The data is stored in numpy format as a 2D matrix. The particular value represents the strain rate of a fiber optic cable located on a busy street (Jana Pawła II in Poznań). The data shows the passage of trams, trucks or cars along this street.
Distributed acoustic sensing (DAS) systems use fiber optic cables to provide distributed strain sensing. In DAS, the optical fiber cable becomes the sensing element and measurements are made, and in part processed, using an attached optoelectronic device. Such a system allows acoustic frequency strain signals to be detected over large distances and in harsh environments.
Load the raw Distributed Acoustic Sensing (DAS) measurements into memory as a time-space matrix, where rows represent time steps and columns represent fiber-optic spatial channels.
Convert the time-domain signal into the frequency domain to analyze dominant frequency content and enable frequency filtering.
Apply a band-pass frequency mask in the FFT domain to retain only frequencies associated with vehicle vibrations while suppressing noise.
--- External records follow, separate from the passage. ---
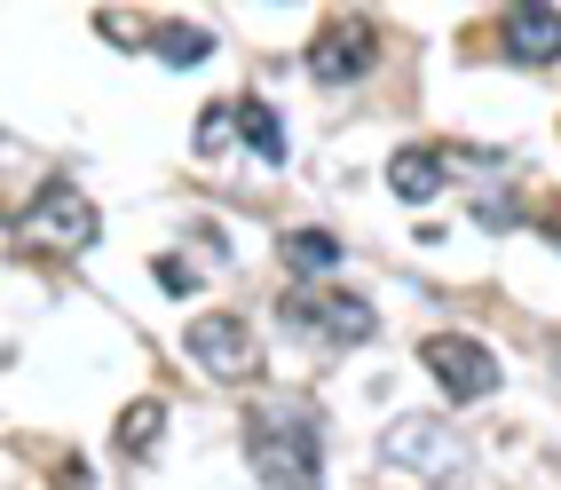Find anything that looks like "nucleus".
Listing matches in <instances>:
<instances>
[{
    "mask_svg": "<svg viewBox=\"0 0 561 490\" xmlns=\"http://www.w3.org/2000/svg\"><path fill=\"white\" fill-rule=\"evenodd\" d=\"M245 451H253V475L270 490H317L324 475V420L301 396H270L245 411Z\"/></svg>",
    "mask_w": 561,
    "mask_h": 490,
    "instance_id": "nucleus-1",
    "label": "nucleus"
},
{
    "mask_svg": "<svg viewBox=\"0 0 561 490\" xmlns=\"http://www.w3.org/2000/svg\"><path fill=\"white\" fill-rule=\"evenodd\" d=\"M95 230H103V221H95V206L80 198V182H48V191L9 221V246H16V253H88Z\"/></svg>",
    "mask_w": 561,
    "mask_h": 490,
    "instance_id": "nucleus-2",
    "label": "nucleus"
},
{
    "mask_svg": "<svg viewBox=\"0 0 561 490\" xmlns=\"http://www.w3.org/2000/svg\"><path fill=\"white\" fill-rule=\"evenodd\" d=\"M285 324L317 332V341H332V349H364L371 332H380L371 300H356V293H341V285H293V293H285Z\"/></svg>",
    "mask_w": 561,
    "mask_h": 490,
    "instance_id": "nucleus-3",
    "label": "nucleus"
},
{
    "mask_svg": "<svg viewBox=\"0 0 561 490\" xmlns=\"http://www.w3.org/2000/svg\"><path fill=\"white\" fill-rule=\"evenodd\" d=\"M371 64H380V24H371V16L341 9V16L317 24V41H309V80L317 88H348V80H364Z\"/></svg>",
    "mask_w": 561,
    "mask_h": 490,
    "instance_id": "nucleus-4",
    "label": "nucleus"
},
{
    "mask_svg": "<svg viewBox=\"0 0 561 490\" xmlns=\"http://www.w3.org/2000/svg\"><path fill=\"white\" fill-rule=\"evenodd\" d=\"M182 349H191V364L206 372V380H230V388H245L253 372H261L253 324H245V317H230V309H206V317H191Z\"/></svg>",
    "mask_w": 561,
    "mask_h": 490,
    "instance_id": "nucleus-5",
    "label": "nucleus"
},
{
    "mask_svg": "<svg viewBox=\"0 0 561 490\" xmlns=\"http://www.w3.org/2000/svg\"><path fill=\"white\" fill-rule=\"evenodd\" d=\"M420 364L435 372V388L451 396V403H482L499 388V356L474 341V332H427L420 341Z\"/></svg>",
    "mask_w": 561,
    "mask_h": 490,
    "instance_id": "nucleus-6",
    "label": "nucleus"
},
{
    "mask_svg": "<svg viewBox=\"0 0 561 490\" xmlns=\"http://www.w3.org/2000/svg\"><path fill=\"white\" fill-rule=\"evenodd\" d=\"M443 174H451V159L427 150V143H411V150H396V159H388V191H396L403 206H427V198L443 191Z\"/></svg>",
    "mask_w": 561,
    "mask_h": 490,
    "instance_id": "nucleus-7",
    "label": "nucleus"
},
{
    "mask_svg": "<svg viewBox=\"0 0 561 490\" xmlns=\"http://www.w3.org/2000/svg\"><path fill=\"white\" fill-rule=\"evenodd\" d=\"M506 56L514 64H553L561 56V9H506Z\"/></svg>",
    "mask_w": 561,
    "mask_h": 490,
    "instance_id": "nucleus-8",
    "label": "nucleus"
},
{
    "mask_svg": "<svg viewBox=\"0 0 561 490\" xmlns=\"http://www.w3.org/2000/svg\"><path fill=\"white\" fill-rule=\"evenodd\" d=\"M277 253H285V270L301 277V285H317V277L341 270V238H332V230H285Z\"/></svg>",
    "mask_w": 561,
    "mask_h": 490,
    "instance_id": "nucleus-9",
    "label": "nucleus"
},
{
    "mask_svg": "<svg viewBox=\"0 0 561 490\" xmlns=\"http://www.w3.org/2000/svg\"><path fill=\"white\" fill-rule=\"evenodd\" d=\"M159 435H167V403H159V396H135V403L119 411V459H151Z\"/></svg>",
    "mask_w": 561,
    "mask_h": 490,
    "instance_id": "nucleus-10",
    "label": "nucleus"
},
{
    "mask_svg": "<svg viewBox=\"0 0 561 490\" xmlns=\"http://www.w3.org/2000/svg\"><path fill=\"white\" fill-rule=\"evenodd\" d=\"M238 135H245V150H253L261 167H277V159H285V119H277V111L261 103V95H238Z\"/></svg>",
    "mask_w": 561,
    "mask_h": 490,
    "instance_id": "nucleus-11",
    "label": "nucleus"
},
{
    "mask_svg": "<svg viewBox=\"0 0 561 490\" xmlns=\"http://www.w3.org/2000/svg\"><path fill=\"white\" fill-rule=\"evenodd\" d=\"M151 48H159V64L191 71V64L214 56V32H206V24H159V32H151Z\"/></svg>",
    "mask_w": 561,
    "mask_h": 490,
    "instance_id": "nucleus-12",
    "label": "nucleus"
},
{
    "mask_svg": "<svg viewBox=\"0 0 561 490\" xmlns=\"http://www.w3.org/2000/svg\"><path fill=\"white\" fill-rule=\"evenodd\" d=\"M230 135H238V103H214V111H198V159H221L230 150Z\"/></svg>",
    "mask_w": 561,
    "mask_h": 490,
    "instance_id": "nucleus-13",
    "label": "nucleus"
},
{
    "mask_svg": "<svg viewBox=\"0 0 561 490\" xmlns=\"http://www.w3.org/2000/svg\"><path fill=\"white\" fill-rule=\"evenodd\" d=\"M159 285H167L174 300H191V293H198V270H191L182 253H167V261H159Z\"/></svg>",
    "mask_w": 561,
    "mask_h": 490,
    "instance_id": "nucleus-14",
    "label": "nucleus"
},
{
    "mask_svg": "<svg viewBox=\"0 0 561 490\" xmlns=\"http://www.w3.org/2000/svg\"><path fill=\"white\" fill-rule=\"evenodd\" d=\"M538 230H546V238L561 246V206H546V221H538Z\"/></svg>",
    "mask_w": 561,
    "mask_h": 490,
    "instance_id": "nucleus-15",
    "label": "nucleus"
}]
</instances>
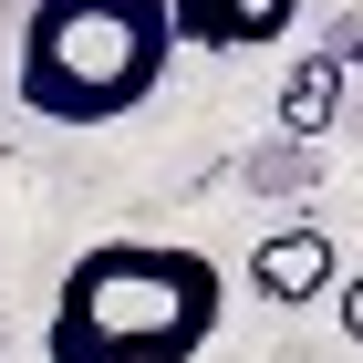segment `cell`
I'll return each mask as SVG.
<instances>
[{"label":"cell","instance_id":"obj_1","mask_svg":"<svg viewBox=\"0 0 363 363\" xmlns=\"http://www.w3.org/2000/svg\"><path fill=\"white\" fill-rule=\"evenodd\" d=\"M228 280L208 250H177V239H104L62 270L52 291V363H197L218 342Z\"/></svg>","mask_w":363,"mask_h":363},{"label":"cell","instance_id":"obj_7","mask_svg":"<svg viewBox=\"0 0 363 363\" xmlns=\"http://www.w3.org/2000/svg\"><path fill=\"white\" fill-rule=\"evenodd\" d=\"M342 333H353V342H363V270H353V280H342Z\"/></svg>","mask_w":363,"mask_h":363},{"label":"cell","instance_id":"obj_3","mask_svg":"<svg viewBox=\"0 0 363 363\" xmlns=\"http://www.w3.org/2000/svg\"><path fill=\"white\" fill-rule=\"evenodd\" d=\"M301 21V0H177V42L197 52H259Z\"/></svg>","mask_w":363,"mask_h":363},{"label":"cell","instance_id":"obj_4","mask_svg":"<svg viewBox=\"0 0 363 363\" xmlns=\"http://www.w3.org/2000/svg\"><path fill=\"white\" fill-rule=\"evenodd\" d=\"M250 291L259 301H322L333 291V239L322 228H270L250 250Z\"/></svg>","mask_w":363,"mask_h":363},{"label":"cell","instance_id":"obj_2","mask_svg":"<svg viewBox=\"0 0 363 363\" xmlns=\"http://www.w3.org/2000/svg\"><path fill=\"white\" fill-rule=\"evenodd\" d=\"M177 0H31L21 21V104L42 125H114L167 84Z\"/></svg>","mask_w":363,"mask_h":363},{"label":"cell","instance_id":"obj_5","mask_svg":"<svg viewBox=\"0 0 363 363\" xmlns=\"http://www.w3.org/2000/svg\"><path fill=\"white\" fill-rule=\"evenodd\" d=\"M333 114H342V62L311 52L301 73L280 84V135H291V145H322V135H333Z\"/></svg>","mask_w":363,"mask_h":363},{"label":"cell","instance_id":"obj_6","mask_svg":"<svg viewBox=\"0 0 363 363\" xmlns=\"http://www.w3.org/2000/svg\"><path fill=\"white\" fill-rule=\"evenodd\" d=\"M311 177H322V167H311V145H291V135H280V145H259L250 167H239V187H259V197H291V187H311Z\"/></svg>","mask_w":363,"mask_h":363}]
</instances>
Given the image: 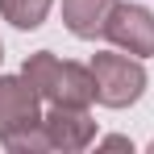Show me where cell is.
Segmentation results:
<instances>
[{"label": "cell", "mask_w": 154, "mask_h": 154, "mask_svg": "<svg viewBox=\"0 0 154 154\" xmlns=\"http://www.w3.org/2000/svg\"><path fill=\"white\" fill-rule=\"evenodd\" d=\"M21 75L33 83V92L46 104H63V108H88L96 100V79L92 67L71 63V58H58L54 50H38L25 58Z\"/></svg>", "instance_id": "6da1fadb"}, {"label": "cell", "mask_w": 154, "mask_h": 154, "mask_svg": "<svg viewBox=\"0 0 154 154\" xmlns=\"http://www.w3.org/2000/svg\"><path fill=\"white\" fill-rule=\"evenodd\" d=\"M92 79H96V104L104 108H129L146 96V67L137 54H125V50H100L92 54Z\"/></svg>", "instance_id": "7a4b0ae2"}, {"label": "cell", "mask_w": 154, "mask_h": 154, "mask_svg": "<svg viewBox=\"0 0 154 154\" xmlns=\"http://www.w3.org/2000/svg\"><path fill=\"white\" fill-rule=\"evenodd\" d=\"M42 125V96L25 75H0V146Z\"/></svg>", "instance_id": "3957f363"}, {"label": "cell", "mask_w": 154, "mask_h": 154, "mask_svg": "<svg viewBox=\"0 0 154 154\" xmlns=\"http://www.w3.org/2000/svg\"><path fill=\"white\" fill-rule=\"evenodd\" d=\"M104 38L125 54H137V58H150L154 54V13L146 4H121L108 13V25H104Z\"/></svg>", "instance_id": "277c9868"}, {"label": "cell", "mask_w": 154, "mask_h": 154, "mask_svg": "<svg viewBox=\"0 0 154 154\" xmlns=\"http://www.w3.org/2000/svg\"><path fill=\"white\" fill-rule=\"evenodd\" d=\"M42 133H46V146L58 154H79L96 142V121L88 108H63L50 104L42 112Z\"/></svg>", "instance_id": "5b68a950"}, {"label": "cell", "mask_w": 154, "mask_h": 154, "mask_svg": "<svg viewBox=\"0 0 154 154\" xmlns=\"http://www.w3.org/2000/svg\"><path fill=\"white\" fill-rule=\"evenodd\" d=\"M112 8H117V0H63V25L83 42H96L104 38Z\"/></svg>", "instance_id": "8992f818"}, {"label": "cell", "mask_w": 154, "mask_h": 154, "mask_svg": "<svg viewBox=\"0 0 154 154\" xmlns=\"http://www.w3.org/2000/svg\"><path fill=\"white\" fill-rule=\"evenodd\" d=\"M54 0H0V13H4V21L17 29H38L46 17H50Z\"/></svg>", "instance_id": "52a82bcc"}, {"label": "cell", "mask_w": 154, "mask_h": 154, "mask_svg": "<svg viewBox=\"0 0 154 154\" xmlns=\"http://www.w3.org/2000/svg\"><path fill=\"white\" fill-rule=\"evenodd\" d=\"M96 146H100V150H133L129 137H96Z\"/></svg>", "instance_id": "ba28073f"}, {"label": "cell", "mask_w": 154, "mask_h": 154, "mask_svg": "<svg viewBox=\"0 0 154 154\" xmlns=\"http://www.w3.org/2000/svg\"><path fill=\"white\" fill-rule=\"evenodd\" d=\"M0 63H4V46H0Z\"/></svg>", "instance_id": "9c48e42d"}, {"label": "cell", "mask_w": 154, "mask_h": 154, "mask_svg": "<svg viewBox=\"0 0 154 154\" xmlns=\"http://www.w3.org/2000/svg\"><path fill=\"white\" fill-rule=\"evenodd\" d=\"M150 154H154V142H150Z\"/></svg>", "instance_id": "30bf717a"}]
</instances>
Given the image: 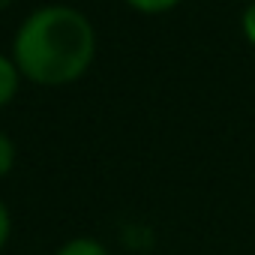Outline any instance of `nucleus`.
I'll use <instances>...</instances> for the list:
<instances>
[{
    "label": "nucleus",
    "instance_id": "obj_1",
    "mask_svg": "<svg viewBox=\"0 0 255 255\" xmlns=\"http://www.w3.org/2000/svg\"><path fill=\"white\" fill-rule=\"evenodd\" d=\"M9 54L27 84L60 90L78 84L93 69L99 33L84 9L72 3H42L18 21Z\"/></svg>",
    "mask_w": 255,
    "mask_h": 255
},
{
    "label": "nucleus",
    "instance_id": "obj_2",
    "mask_svg": "<svg viewBox=\"0 0 255 255\" xmlns=\"http://www.w3.org/2000/svg\"><path fill=\"white\" fill-rule=\"evenodd\" d=\"M24 75L18 69V63L12 60L9 51H0V111L9 108L18 96H21V87H24Z\"/></svg>",
    "mask_w": 255,
    "mask_h": 255
},
{
    "label": "nucleus",
    "instance_id": "obj_3",
    "mask_svg": "<svg viewBox=\"0 0 255 255\" xmlns=\"http://www.w3.org/2000/svg\"><path fill=\"white\" fill-rule=\"evenodd\" d=\"M51 255H111V249L93 234H75V237L63 240Z\"/></svg>",
    "mask_w": 255,
    "mask_h": 255
},
{
    "label": "nucleus",
    "instance_id": "obj_4",
    "mask_svg": "<svg viewBox=\"0 0 255 255\" xmlns=\"http://www.w3.org/2000/svg\"><path fill=\"white\" fill-rule=\"evenodd\" d=\"M126 9H132L135 15H147V18H156V15H168L174 12L183 0H120Z\"/></svg>",
    "mask_w": 255,
    "mask_h": 255
},
{
    "label": "nucleus",
    "instance_id": "obj_5",
    "mask_svg": "<svg viewBox=\"0 0 255 255\" xmlns=\"http://www.w3.org/2000/svg\"><path fill=\"white\" fill-rule=\"evenodd\" d=\"M15 165H18V144L6 129H0V180H6L15 171Z\"/></svg>",
    "mask_w": 255,
    "mask_h": 255
},
{
    "label": "nucleus",
    "instance_id": "obj_6",
    "mask_svg": "<svg viewBox=\"0 0 255 255\" xmlns=\"http://www.w3.org/2000/svg\"><path fill=\"white\" fill-rule=\"evenodd\" d=\"M12 234H15V219H12V210L9 204L0 198V255L6 252V246L12 243Z\"/></svg>",
    "mask_w": 255,
    "mask_h": 255
},
{
    "label": "nucleus",
    "instance_id": "obj_7",
    "mask_svg": "<svg viewBox=\"0 0 255 255\" xmlns=\"http://www.w3.org/2000/svg\"><path fill=\"white\" fill-rule=\"evenodd\" d=\"M240 30H243V39L255 48V0H249L240 12Z\"/></svg>",
    "mask_w": 255,
    "mask_h": 255
},
{
    "label": "nucleus",
    "instance_id": "obj_8",
    "mask_svg": "<svg viewBox=\"0 0 255 255\" xmlns=\"http://www.w3.org/2000/svg\"><path fill=\"white\" fill-rule=\"evenodd\" d=\"M15 3H18V0H0V15H3V12H9Z\"/></svg>",
    "mask_w": 255,
    "mask_h": 255
}]
</instances>
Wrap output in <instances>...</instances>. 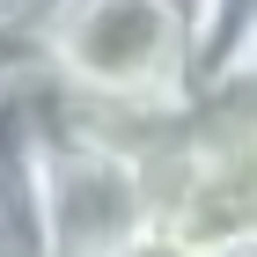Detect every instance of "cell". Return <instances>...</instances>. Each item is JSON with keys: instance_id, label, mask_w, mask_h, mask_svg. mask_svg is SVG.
<instances>
[{"instance_id": "obj_1", "label": "cell", "mask_w": 257, "mask_h": 257, "mask_svg": "<svg viewBox=\"0 0 257 257\" xmlns=\"http://www.w3.org/2000/svg\"><path fill=\"white\" fill-rule=\"evenodd\" d=\"M30 169H37L44 257H133L147 242L140 155L59 125L44 88H30Z\"/></svg>"}, {"instance_id": "obj_2", "label": "cell", "mask_w": 257, "mask_h": 257, "mask_svg": "<svg viewBox=\"0 0 257 257\" xmlns=\"http://www.w3.org/2000/svg\"><path fill=\"white\" fill-rule=\"evenodd\" d=\"M22 88H37V52H30V37H22V30H8V22H0V103H15Z\"/></svg>"}, {"instance_id": "obj_3", "label": "cell", "mask_w": 257, "mask_h": 257, "mask_svg": "<svg viewBox=\"0 0 257 257\" xmlns=\"http://www.w3.org/2000/svg\"><path fill=\"white\" fill-rule=\"evenodd\" d=\"M44 8H52V0H0V22H8V30H22V37H30V30H37V15Z\"/></svg>"}, {"instance_id": "obj_4", "label": "cell", "mask_w": 257, "mask_h": 257, "mask_svg": "<svg viewBox=\"0 0 257 257\" xmlns=\"http://www.w3.org/2000/svg\"><path fill=\"white\" fill-rule=\"evenodd\" d=\"M133 257H177V250H162V242H140V250Z\"/></svg>"}, {"instance_id": "obj_5", "label": "cell", "mask_w": 257, "mask_h": 257, "mask_svg": "<svg viewBox=\"0 0 257 257\" xmlns=\"http://www.w3.org/2000/svg\"><path fill=\"white\" fill-rule=\"evenodd\" d=\"M169 8H177V15H184V22H191V15H198V0H169Z\"/></svg>"}]
</instances>
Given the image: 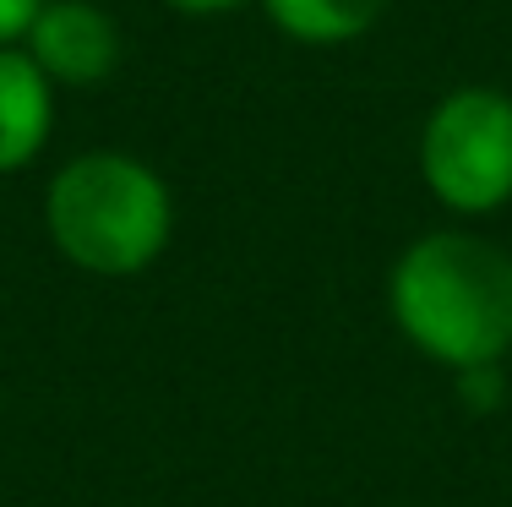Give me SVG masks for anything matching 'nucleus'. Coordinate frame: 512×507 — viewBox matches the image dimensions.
<instances>
[{"instance_id":"obj_3","label":"nucleus","mask_w":512,"mask_h":507,"mask_svg":"<svg viewBox=\"0 0 512 507\" xmlns=\"http://www.w3.org/2000/svg\"><path fill=\"white\" fill-rule=\"evenodd\" d=\"M420 180L458 219L502 213L512 202V93H447L420 126Z\"/></svg>"},{"instance_id":"obj_6","label":"nucleus","mask_w":512,"mask_h":507,"mask_svg":"<svg viewBox=\"0 0 512 507\" xmlns=\"http://www.w3.org/2000/svg\"><path fill=\"white\" fill-rule=\"evenodd\" d=\"M262 11L284 39L333 50V44H355L360 33H371L387 0H262Z\"/></svg>"},{"instance_id":"obj_8","label":"nucleus","mask_w":512,"mask_h":507,"mask_svg":"<svg viewBox=\"0 0 512 507\" xmlns=\"http://www.w3.org/2000/svg\"><path fill=\"white\" fill-rule=\"evenodd\" d=\"M39 11H44V0H0V50H17Z\"/></svg>"},{"instance_id":"obj_2","label":"nucleus","mask_w":512,"mask_h":507,"mask_svg":"<svg viewBox=\"0 0 512 507\" xmlns=\"http://www.w3.org/2000/svg\"><path fill=\"white\" fill-rule=\"evenodd\" d=\"M44 229L77 273L137 279L169 251L175 197L148 159L120 148H93L50 175Z\"/></svg>"},{"instance_id":"obj_4","label":"nucleus","mask_w":512,"mask_h":507,"mask_svg":"<svg viewBox=\"0 0 512 507\" xmlns=\"http://www.w3.org/2000/svg\"><path fill=\"white\" fill-rule=\"evenodd\" d=\"M17 50L50 77V88H99L115 77L126 44H120V22L93 0H44Z\"/></svg>"},{"instance_id":"obj_9","label":"nucleus","mask_w":512,"mask_h":507,"mask_svg":"<svg viewBox=\"0 0 512 507\" xmlns=\"http://www.w3.org/2000/svg\"><path fill=\"white\" fill-rule=\"evenodd\" d=\"M164 6L186 11V17H224V11L246 6V0H164Z\"/></svg>"},{"instance_id":"obj_1","label":"nucleus","mask_w":512,"mask_h":507,"mask_svg":"<svg viewBox=\"0 0 512 507\" xmlns=\"http://www.w3.org/2000/svg\"><path fill=\"white\" fill-rule=\"evenodd\" d=\"M387 311L398 333L453 377L502 366L512 349V251L474 229H431L398 251Z\"/></svg>"},{"instance_id":"obj_5","label":"nucleus","mask_w":512,"mask_h":507,"mask_svg":"<svg viewBox=\"0 0 512 507\" xmlns=\"http://www.w3.org/2000/svg\"><path fill=\"white\" fill-rule=\"evenodd\" d=\"M55 131V88L22 50H0V175H22Z\"/></svg>"},{"instance_id":"obj_7","label":"nucleus","mask_w":512,"mask_h":507,"mask_svg":"<svg viewBox=\"0 0 512 507\" xmlns=\"http://www.w3.org/2000/svg\"><path fill=\"white\" fill-rule=\"evenodd\" d=\"M507 393V371L502 366H474V371H458V398L480 415H491Z\"/></svg>"}]
</instances>
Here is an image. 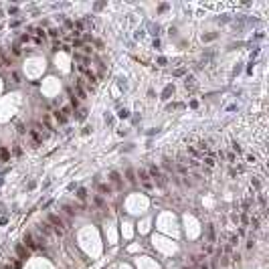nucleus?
Returning a JSON list of instances; mask_svg holds the SVG:
<instances>
[{
  "label": "nucleus",
  "mask_w": 269,
  "mask_h": 269,
  "mask_svg": "<svg viewBox=\"0 0 269 269\" xmlns=\"http://www.w3.org/2000/svg\"><path fill=\"white\" fill-rule=\"evenodd\" d=\"M109 176H112V180H113V182H119V174H117V172H112Z\"/></svg>",
  "instance_id": "9"
},
{
  "label": "nucleus",
  "mask_w": 269,
  "mask_h": 269,
  "mask_svg": "<svg viewBox=\"0 0 269 269\" xmlns=\"http://www.w3.org/2000/svg\"><path fill=\"white\" fill-rule=\"evenodd\" d=\"M12 53H14V55H20V47H18V45H14V49H12Z\"/></svg>",
  "instance_id": "11"
},
{
  "label": "nucleus",
  "mask_w": 269,
  "mask_h": 269,
  "mask_svg": "<svg viewBox=\"0 0 269 269\" xmlns=\"http://www.w3.org/2000/svg\"><path fill=\"white\" fill-rule=\"evenodd\" d=\"M150 172L154 174V176H158V168H156V166H152V168H150Z\"/></svg>",
  "instance_id": "12"
},
{
  "label": "nucleus",
  "mask_w": 269,
  "mask_h": 269,
  "mask_svg": "<svg viewBox=\"0 0 269 269\" xmlns=\"http://www.w3.org/2000/svg\"><path fill=\"white\" fill-rule=\"evenodd\" d=\"M24 243H27V247H28V249H38V243H37V239L32 237L31 233H27V235H24Z\"/></svg>",
  "instance_id": "2"
},
{
  "label": "nucleus",
  "mask_w": 269,
  "mask_h": 269,
  "mask_svg": "<svg viewBox=\"0 0 269 269\" xmlns=\"http://www.w3.org/2000/svg\"><path fill=\"white\" fill-rule=\"evenodd\" d=\"M127 180H130V182H134V180H136V178H134V172H132V170H127Z\"/></svg>",
  "instance_id": "10"
},
{
  "label": "nucleus",
  "mask_w": 269,
  "mask_h": 269,
  "mask_svg": "<svg viewBox=\"0 0 269 269\" xmlns=\"http://www.w3.org/2000/svg\"><path fill=\"white\" fill-rule=\"evenodd\" d=\"M16 253H18L22 259H27V255H28V253H27V249H24L22 245H16Z\"/></svg>",
  "instance_id": "4"
},
{
  "label": "nucleus",
  "mask_w": 269,
  "mask_h": 269,
  "mask_svg": "<svg viewBox=\"0 0 269 269\" xmlns=\"http://www.w3.org/2000/svg\"><path fill=\"white\" fill-rule=\"evenodd\" d=\"M99 190H101V192H109V188H107L105 184H101V186H99Z\"/></svg>",
  "instance_id": "13"
},
{
  "label": "nucleus",
  "mask_w": 269,
  "mask_h": 269,
  "mask_svg": "<svg viewBox=\"0 0 269 269\" xmlns=\"http://www.w3.org/2000/svg\"><path fill=\"white\" fill-rule=\"evenodd\" d=\"M49 223L53 225V229H55V233H57V235L65 233V225H63V221L59 219L57 215H49Z\"/></svg>",
  "instance_id": "1"
},
{
  "label": "nucleus",
  "mask_w": 269,
  "mask_h": 269,
  "mask_svg": "<svg viewBox=\"0 0 269 269\" xmlns=\"http://www.w3.org/2000/svg\"><path fill=\"white\" fill-rule=\"evenodd\" d=\"M77 198H79V200H85V198H87V190H85V188H79V190H77Z\"/></svg>",
  "instance_id": "7"
},
{
  "label": "nucleus",
  "mask_w": 269,
  "mask_h": 269,
  "mask_svg": "<svg viewBox=\"0 0 269 269\" xmlns=\"http://www.w3.org/2000/svg\"><path fill=\"white\" fill-rule=\"evenodd\" d=\"M138 176H140V180H144V182H148V174L144 172V170H140L138 172Z\"/></svg>",
  "instance_id": "8"
},
{
  "label": "nucleus",
  "mask_w": 269,
  "mask_h": 269,
  "mask_svg": "<svg viewBox=\"0 0 269 269\" xmlns=\"http://www.w3.org/2000/svg\"><path fill=\"white\" fill-rule=\"evenodd\" d=\"M200 269H208V267H207V265H200Z\"/></svg>",
  "instance_id": "14"
},
{
  "label": "nucleus",
  "mask_w": 269,
  "mask_h": 269,
  "mask_svg": "<svg viewBox=\"0 0 269 269\" xmlns=\"http://www.w3.org/2000/svg\"><path fill=\"white\" fill-rule=\"evenodd\" d=\"M38 231H41V233L45 235L47 239H51V237H53V231H51V225H49V223H42V225H38Z\"/></svg>",
  "instance_id": "3"
},
{
  "label": "nucleus",
  "mask_w": 269,
  "mask_h": 269,
  "mask_svg": "<svg viewBox=\"0 0 269 269\" xmlns=\"http://www.w3.org/2000/svg\"><path fill=\"white\" fill-rule=\"evenodd\" d=\"M8 156H10V154H8L6 148H0V162H6V160H8Z\"/></svg>",
  "instance_id": "5"
},
{
  "label": "nucleus",
  "mask_w": 269,
  "mask_h": 269,
  "mask_svg": "<svg viewBox=\"0 0 269 269\" xmlns=\"http://www.w3.org/2000/svg\"><path fill=\"white\" fill-rule=\"evenodd\" d=\"M184 85H186V89H194L196 87V83H194V77H190V79H188V77H186V81H184Z\"/></svg>",
  "instance_id": "6"
}]
</instances>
Restrict the signal to the 5–40 Hz band where most vehicle-induced energy occurs, eliminating slow drift and high-frequency noise.
Transform the filtered frequency-domain signal back to the time domain using the inverse FFT.
Normalize each spatial channel independently to remove amplitude bias and take the absolute value to ensure all vibrations contribute positively.
Rescale the amplitude values so they fall within a consistent range (percenteils 3 and 99), enhancing contrast and making signals easier to visualize or threshold.
Convert the normalized signal into a binary image by keeping only values above a chosen percentile, isolating the strongest spatiotemporal features.
Reduce temporal resolution to decrease data size and computation while preserving enough detail to estimate vehicle speed.
After downsampling, the effective sampling rate becomes 6.25 Hz, which is sufficient to resolve vehicle speeds with ~1 km/h accuracy.
Convert filtered and resized data to an 8-bit grayscale image to visualize and process it using standard image-based algorithms.
Apply the Hough transform to detect straight-line patterns that represent vehicles traveling with near-constant speed along the fiber.
Use the Hough transform on the image-like data to identify strong linear patterns that correspond to moving vehicles.
Remove false or duplicate lines based on their position, slope, or speed consistency, keeping only meaningful vehicle tracks.
Scale detected line coordinates back to the original data’s time and spatial resolution so that speed calculations align with real-world distances.
Use the slope of each detected line (vehicle track) together with physical spacing dx and sampling interval dt to estimate vehicle speed in km/h.
Visualize the detected vehicle tracks and their computed speeds over the original DAS.
We can check how speed of the objects changed over time. For example speed plot for the first from the top detected object:
We decided to use the Straight Line Hough Transform algorithm for our project, recognizing both its advantages and limitations. It detects only straight lines from one end of image to another, so it won't detect artifacts that appear or disappear in the middle; But is it really a bad thing? After all no car just magically appears in the middle of the road, it had to travel whole path, optic fiber cable just didn't detect it. After testing a variety of preprocessing techniques - including morphological operations, blurring, high-pass filters etc - we found that simplicity was key. The preprocessing involved normalizing the DataFrame using two approaches: standardization and min-max scaling. We then adjusted the threshold percentile and performed binarization. The image was scaled appropriately to ensure compatibility with the Hough Transform algorithm. The results were satisfying: the algorithm successfully detected the majority of movements, with low number of false positives. However, the primary drawback of this approach is its inability to reliably detect shorter lines unless they are very close to the image boundaries. This limitation stems from the inherent properties of the Hough Transform, specifically the accumulator value, which is naturally lower for shorter lines. In conclusion, while the algorithm performs effectively for most cases, improving its sensitivity to shorter lines remains a challenge for future work.